> What you need to do: In the entries from the line containing "Burette d huile 120ml Armistol" through the line containing "Čtyři Živly", change "120ml" to "250ml" and give those lines back with nothing else altered. Leave the pictures out.

START Data listing

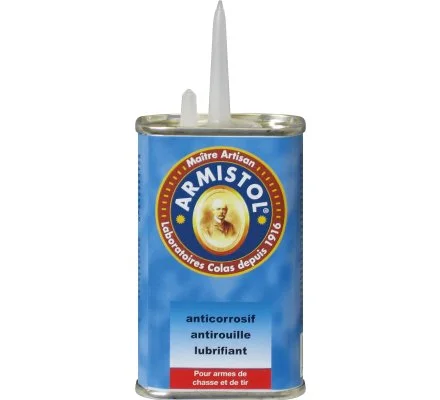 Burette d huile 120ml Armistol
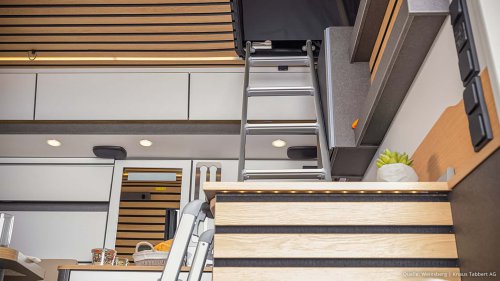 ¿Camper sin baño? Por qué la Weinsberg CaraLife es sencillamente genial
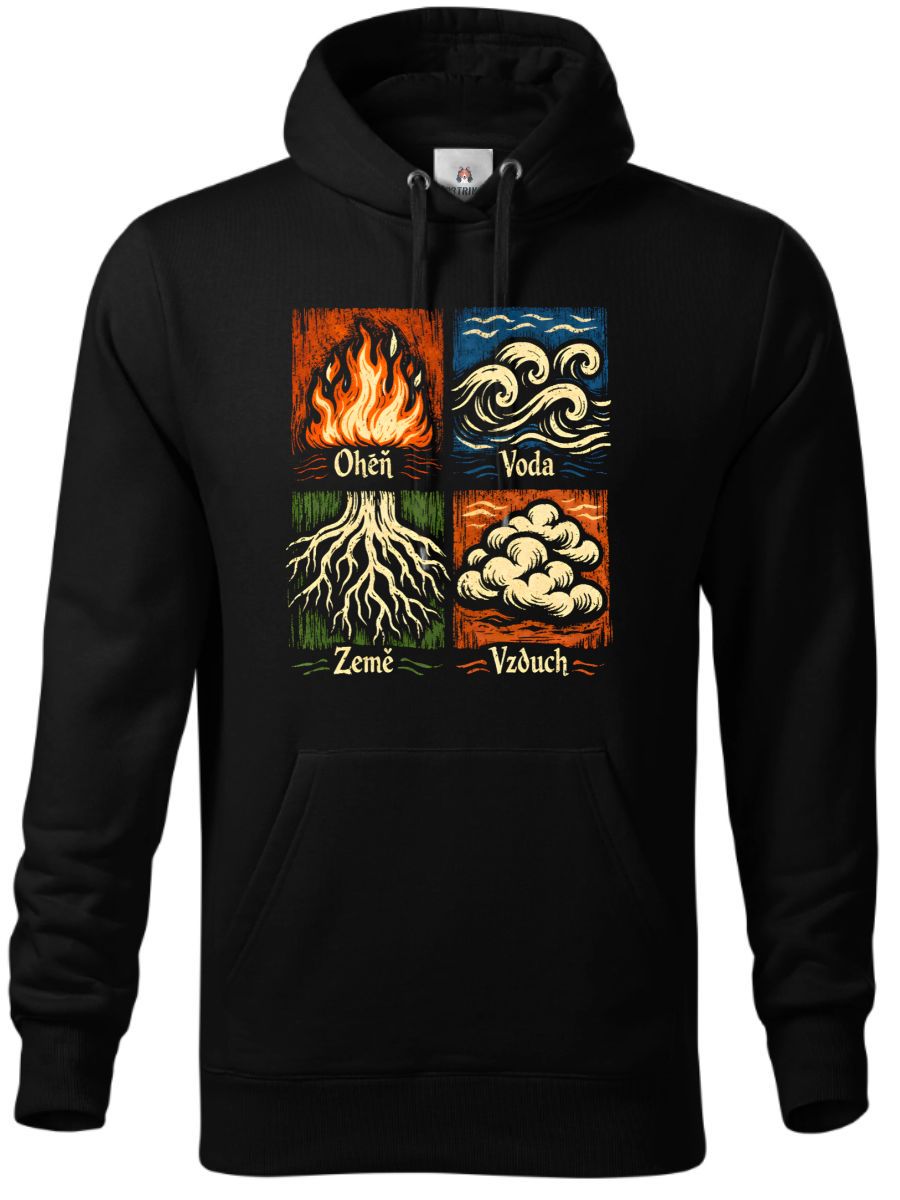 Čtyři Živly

END Data listing
START Data listing

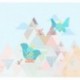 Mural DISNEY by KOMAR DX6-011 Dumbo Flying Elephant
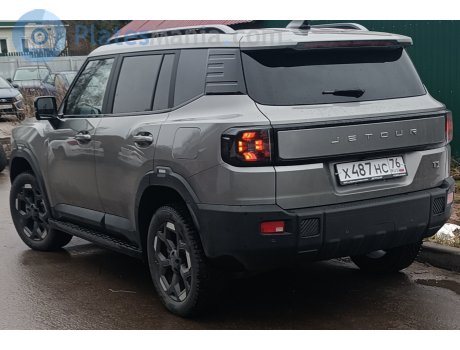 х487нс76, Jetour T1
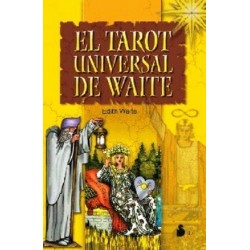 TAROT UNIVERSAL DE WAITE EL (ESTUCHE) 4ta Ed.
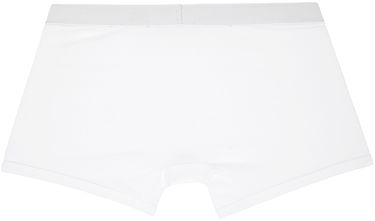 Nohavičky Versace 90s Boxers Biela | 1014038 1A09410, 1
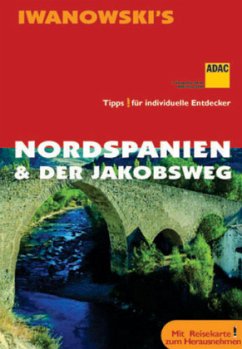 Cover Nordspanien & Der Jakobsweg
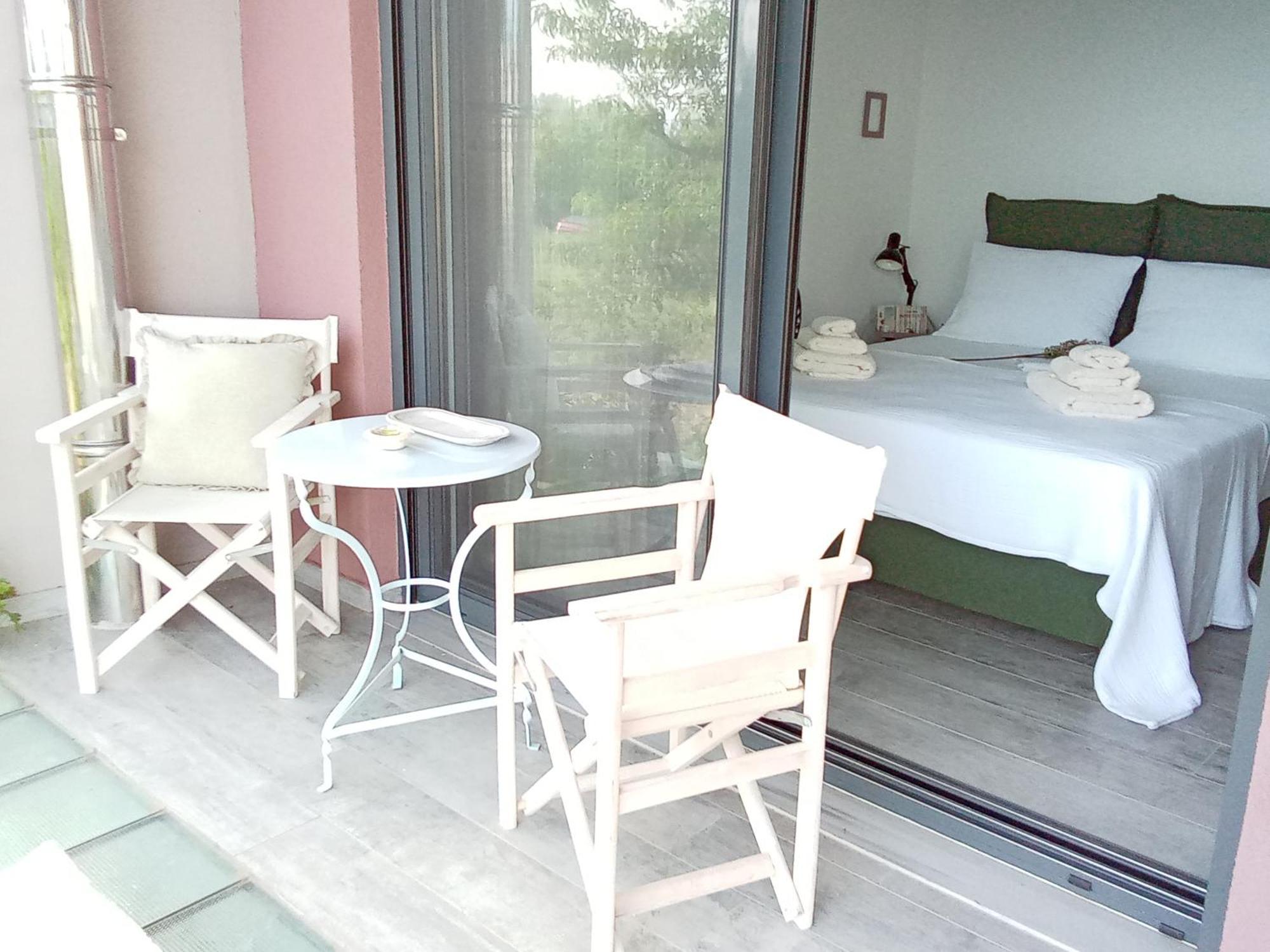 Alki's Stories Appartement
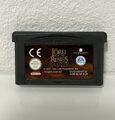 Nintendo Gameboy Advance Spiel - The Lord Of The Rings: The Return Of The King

END Data listing
START Data listing

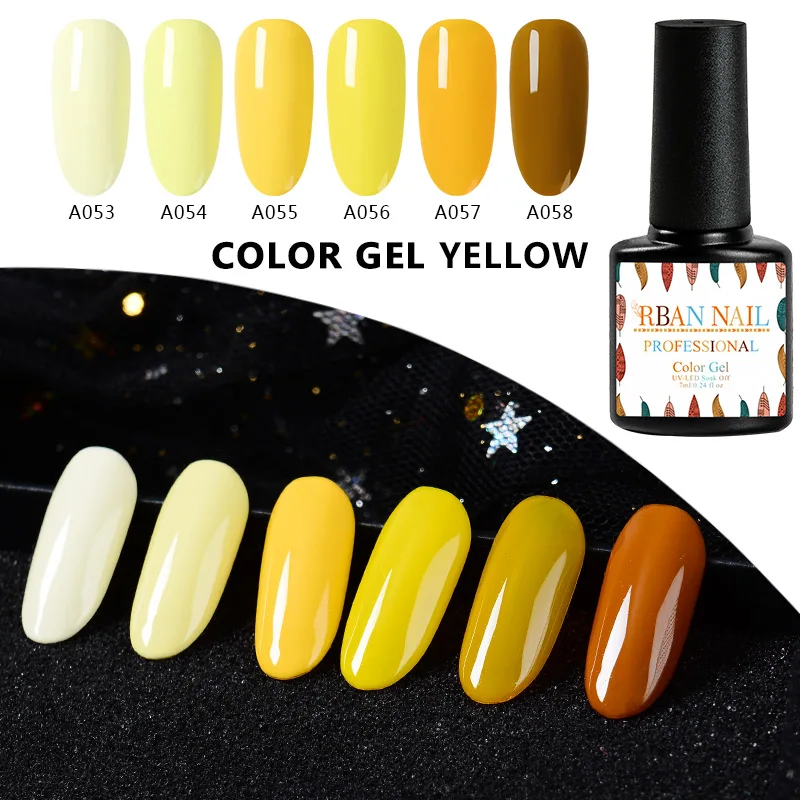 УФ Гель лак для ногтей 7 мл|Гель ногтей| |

END Data listing

> Expected output:
 Burette d huile 250ml Armistol
 ¿Camper sin baño? Por qué la Weinsberg CaraLife es sencillamente genial
 Čtyři Živly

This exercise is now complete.